* SET PROBLEM:
Below are some records; repeat them all exactly, minus the pictures.

* THE INPUT:

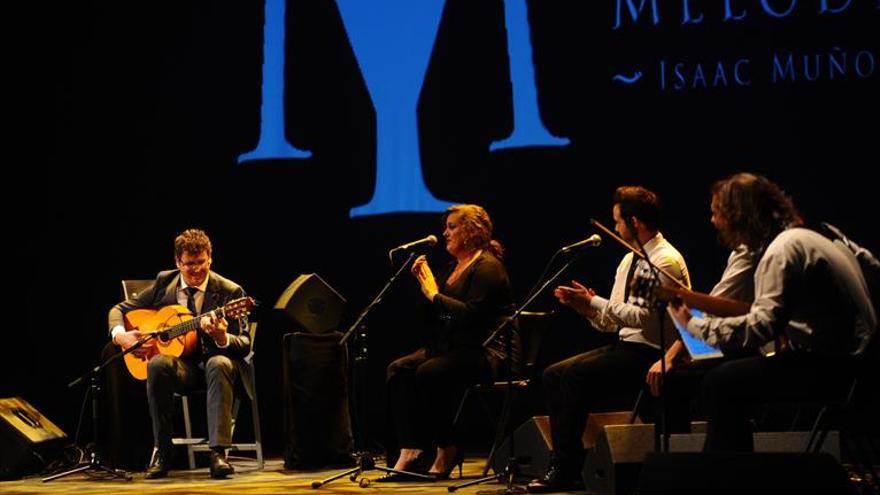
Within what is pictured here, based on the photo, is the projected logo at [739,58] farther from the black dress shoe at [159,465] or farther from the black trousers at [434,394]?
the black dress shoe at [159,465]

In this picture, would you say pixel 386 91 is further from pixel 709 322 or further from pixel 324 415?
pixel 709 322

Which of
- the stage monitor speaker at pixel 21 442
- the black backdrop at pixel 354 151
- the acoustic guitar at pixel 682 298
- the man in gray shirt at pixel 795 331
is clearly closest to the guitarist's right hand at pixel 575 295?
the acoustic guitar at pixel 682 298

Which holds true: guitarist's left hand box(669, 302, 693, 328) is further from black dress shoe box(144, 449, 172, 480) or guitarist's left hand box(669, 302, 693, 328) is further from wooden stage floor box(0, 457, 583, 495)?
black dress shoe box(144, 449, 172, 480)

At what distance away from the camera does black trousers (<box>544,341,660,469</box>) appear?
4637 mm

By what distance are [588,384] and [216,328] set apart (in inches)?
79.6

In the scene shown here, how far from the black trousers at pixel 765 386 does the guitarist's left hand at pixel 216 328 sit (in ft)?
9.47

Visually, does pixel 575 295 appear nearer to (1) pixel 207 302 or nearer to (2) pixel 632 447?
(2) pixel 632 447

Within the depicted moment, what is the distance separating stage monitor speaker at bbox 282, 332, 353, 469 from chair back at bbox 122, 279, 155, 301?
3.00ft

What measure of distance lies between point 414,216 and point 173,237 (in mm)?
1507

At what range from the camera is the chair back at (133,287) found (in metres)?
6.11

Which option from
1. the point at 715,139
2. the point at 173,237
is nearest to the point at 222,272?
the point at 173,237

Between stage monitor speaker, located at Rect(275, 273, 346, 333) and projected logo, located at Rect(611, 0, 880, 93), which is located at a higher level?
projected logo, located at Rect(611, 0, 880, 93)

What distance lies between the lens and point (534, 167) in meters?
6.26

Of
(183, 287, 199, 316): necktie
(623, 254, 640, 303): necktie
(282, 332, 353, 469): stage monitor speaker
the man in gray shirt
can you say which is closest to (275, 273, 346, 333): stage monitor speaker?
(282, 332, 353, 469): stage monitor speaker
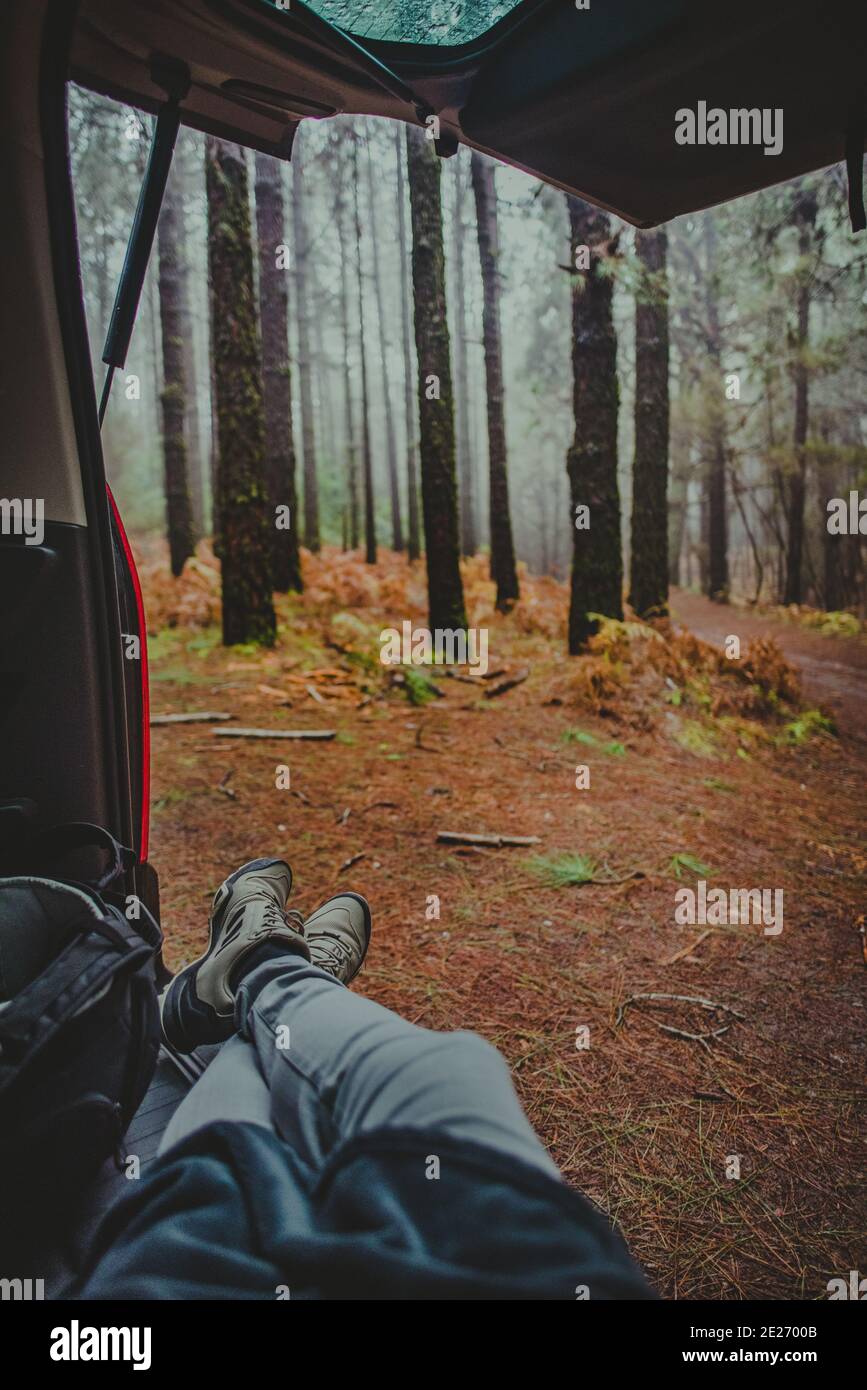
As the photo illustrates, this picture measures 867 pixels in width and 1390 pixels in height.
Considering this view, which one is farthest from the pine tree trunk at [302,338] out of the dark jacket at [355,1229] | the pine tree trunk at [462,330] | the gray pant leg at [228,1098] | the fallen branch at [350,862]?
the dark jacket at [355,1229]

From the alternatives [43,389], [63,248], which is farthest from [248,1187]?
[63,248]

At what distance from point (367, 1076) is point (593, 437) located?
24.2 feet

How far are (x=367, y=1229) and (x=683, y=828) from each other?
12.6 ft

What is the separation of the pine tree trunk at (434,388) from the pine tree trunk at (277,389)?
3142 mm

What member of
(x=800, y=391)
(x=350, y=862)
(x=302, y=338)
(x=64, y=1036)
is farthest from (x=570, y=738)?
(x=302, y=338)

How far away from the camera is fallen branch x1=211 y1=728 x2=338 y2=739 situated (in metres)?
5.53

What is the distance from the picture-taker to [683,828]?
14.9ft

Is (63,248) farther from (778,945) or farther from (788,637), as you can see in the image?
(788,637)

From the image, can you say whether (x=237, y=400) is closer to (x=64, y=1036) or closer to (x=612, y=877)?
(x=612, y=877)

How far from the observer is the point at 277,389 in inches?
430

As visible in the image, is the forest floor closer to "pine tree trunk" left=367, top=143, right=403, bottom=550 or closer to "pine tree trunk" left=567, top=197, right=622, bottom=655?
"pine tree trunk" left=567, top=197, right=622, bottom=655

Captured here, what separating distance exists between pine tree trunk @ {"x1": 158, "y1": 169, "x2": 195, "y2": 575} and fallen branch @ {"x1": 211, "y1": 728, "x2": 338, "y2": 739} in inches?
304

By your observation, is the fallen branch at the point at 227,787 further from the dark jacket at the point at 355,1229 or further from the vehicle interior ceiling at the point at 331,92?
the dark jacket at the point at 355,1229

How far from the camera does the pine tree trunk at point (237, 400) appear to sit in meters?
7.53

* COMPLETED EXERCISE:
Within what is pictured here, based on the photo, is the projected logo at [739,58] farther from the black dress shoe at [159,465] or farther from the black trousers at [434,394]?
the black dress shoe at [159,465]

In this picture, would you say pixel 386 91 is further from pixel 709 322 or further from pixel 324 415?
pixel 709 322

Which of
- the stage monitor speaker at pixel 21 442
- the black backdrop at pixel 354 151
- the acoustic guitar at pixel 682 298
- the man in gray shirt at pixel 795 331
is clearly closest to the guitarist's right hand at pixel 575 295?
the acoustic guitar at pixel 682 298

Which holds true: guitarist's left hand box(669, 302, 693, 328) is further from black dress shoe box(144, 449, 172, 480) or guitarist's left hand box(669, 302, 693, 328) is further from wooden stage floor box(0, 457, 583, 495)?
black dress shoe box(144, 449, 172, 480)

At what distance away from the camera does black trousers (<box>544,341,660,469</box>) appear?
4637 mm

By what distance are [588,384] and [216,328] set apart (in inches)?
79.6

In the scene shown here, how far from the black trousers at pixel 765 386 does the guitarist's left hand at pixel 216 328 sit (in ft)?
9.47

Visually, does pixel 575 295 appear nearer to (1) pixel 207 302 or nearer to (2) pixel 632 447?
(2) pixel 632 447

Within the depicted moment, what is the distance separating stage monitor speaker at bbox 282, 332, 353, 469 from chair back at bbox 122, 279, 155, 301?
3.00ft

What measure of distance lies between point 414,216 and point 173,237 (in mm)?
1507

At what range from the camera is the chair back at (133,287) found (in metres)?
6.11

Which option from
1. the point at 715,139
2. the point at 173,237
is nearest to the point at 222,272?
the point at 173,237

Between stage monitor speaker, located at Rect(275, 273, 346, 333) and projected logo, located at Rect(611, 0, 880, 93), which is located at a higher level?
projected logo, located at Rect(611, 0, 880, 93)

What distance lies between the lens and point (534, 167) in meters?
6.26

Of
(183, 287, 199, 316): necktie
(623, 254, 640, 303): necktie
(282, 332, 353, 469): stage monitor speaker
the man in gray shirt
can you say which is closest to (275, 273, 346, 333): stage monitor speaker?
(282, 332, 353, 469): stage monitor speaker
As the photo illustrates, this picture measures 867 pixels in width and 1390 pixels in height.
Considering this view, which one is farthest from the pine tree trunk at [302,338] out of the dark jacket at [355,1229] | the pine tree trunk at [462,330] | the gray pant leg at [228,1098] | the fallen branch at [350,862]?
the dark jacket at [355,1229]

From the alternatives [43,389], [63,248], which is farthest from [248,1187]?
[63,248]

At what distance from point (367, 1076) is point (593, 437) located?
24.2 feet

How far are (x=367, y=1229) and (x=683, y=828) from each other?
12.6 ft

What is the separation of the pine tree trunk at (434,388) from the pine tree trunk at (277,389)?
3142 mm

What member of
(x=800, y=391)
(x=350, y=862)
(x=302, y=338)
(x=64, y=1036)
is farthest from (x=570, y=738)?
(x=302, y=338)

How far away from the camera is fallen branch x1=211 y1=728 x2=338 y2=739 situated (in metres)?
5.53

What is the distance from the picture-taker to [683,828]?
14.9ft

Is (63,248) farther from (778,945) or farther from (788,637), as you can see in the image?
(788,637)

From the image, can you say whether (x=237, y=400) is closer to (x=64, y=1036) or closer to (x=612, y=877)?
(x=612, y=877)

How far from the observer is the point at 277,389 in inches?
430

As visible in the image, is the forest floor closer to "pine tree trunk" left=367, top=143, right=403, bottom=550 or closer to "pine tree trunk" left=567, top=197, right=622, bottom=655?
"pine tree trunk" left=567, top=197, right=622, bottom=655

Captured here, what separating distance exists between pine tree trunk @ {"x1": 158, "y1": 169, "x2": 195, "y2": 575} and fallen branch @ {"x1": 211, "y1": 728, "x2": 338, "y2": 739} in inches?
304

By your observation, is the fallen branch at the point at 227,787 further from the dark jacket at the point at 355,1229 or further from the vehicle interior ceiling at the point at 331,92?
the dark jacket at the point at 355,1229

How far from the camera does the pine tree trunk at point (237, 400) appear to sit in meters?
7.53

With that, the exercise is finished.